Rapid On-Line and Non-Invasive Flow Rate Measurement of Gas-Liquid Slug Flow Based Only on Basic Differential Pressure Fluctuations

The gas-liquid two-phase flow is widely encountered in many industrial applications, and its on-line and non-separation flow rate measurement for each phase has plagued the industry for many years. Based on the one-to-one correspondence between differential pressure fluctuations and the movement of Taylor bubbles (TBs) and liquid slugs (LSs), a novel method is proposed to measure the flow rate of gas-liquid slug flow in this article. Theoretical correlations between flow characteristics (velocity, length, and void fraction) and differential pressure fluctuations were quantitatively analyzed by experiments, and the gas-liquid ratio was found to be linearly related to the length ratio of TB and LS. The gas flow rate and liquid flow rate were predicted based on the measured flow characteristics.

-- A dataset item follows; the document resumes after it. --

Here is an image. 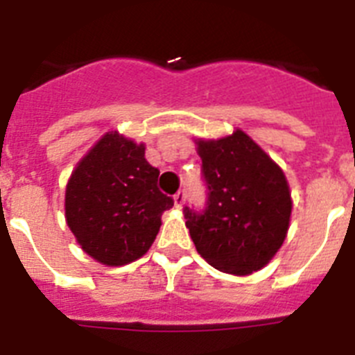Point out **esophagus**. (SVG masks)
I'll list each match as a JSON object with an SVG mask.
<instances>
[{"label": "esophagus", "instance_id": "1", "mask_svg": "<svg viewBox=\"0 0 355 355\" xmlns=\"http://www.w3.org/2000/svg\"><path fill=\"white\" fill-rule=\"evenodd\" d=\"M184 199H187V193H184V190H180V192L175 193V196H174V206H175V208H178V209L183 208Z\"/></svg>", "mask_w": 355, "mask_h": 355}]
</instances>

Experimental tests on air-water two-phase flow show that the proposed method and correlations were effective, and the average relative errors (AREs) in the gas flow rate and liquid flow rate are 5.50% and 5.62% with maximum values of 11.46% and 12.06%, respectively, under the conditions of 0.16-0.56 m/s of air superficial velocity and 0.23-0.48 m/s of water velocity. This method is based only on the differential pressure fluctuations and is on-line, non-separation, noninvasive, and radiation-free, which provides a new cost-effective solution for the flow rate measurement of industrial two-phase flows.

Automated summary

A novel method is proposed in this article to measure the gas-liquid flow rate in slug flow based on the one-to-one correspondence between differential pressure fluctuations and the movement of Taylor bubbles and liquid slugs. The flow characteristics and the gas-liquid ratio were quantitatively analyzed by experiments, and the gas and liquid flow rates were predicted based on the measured flow characteristics. Experimental tests showed that the proposed method and correlations were effective, with average relative errors of 5.50% and 5.62% for gas and liquid flow rates, respectively.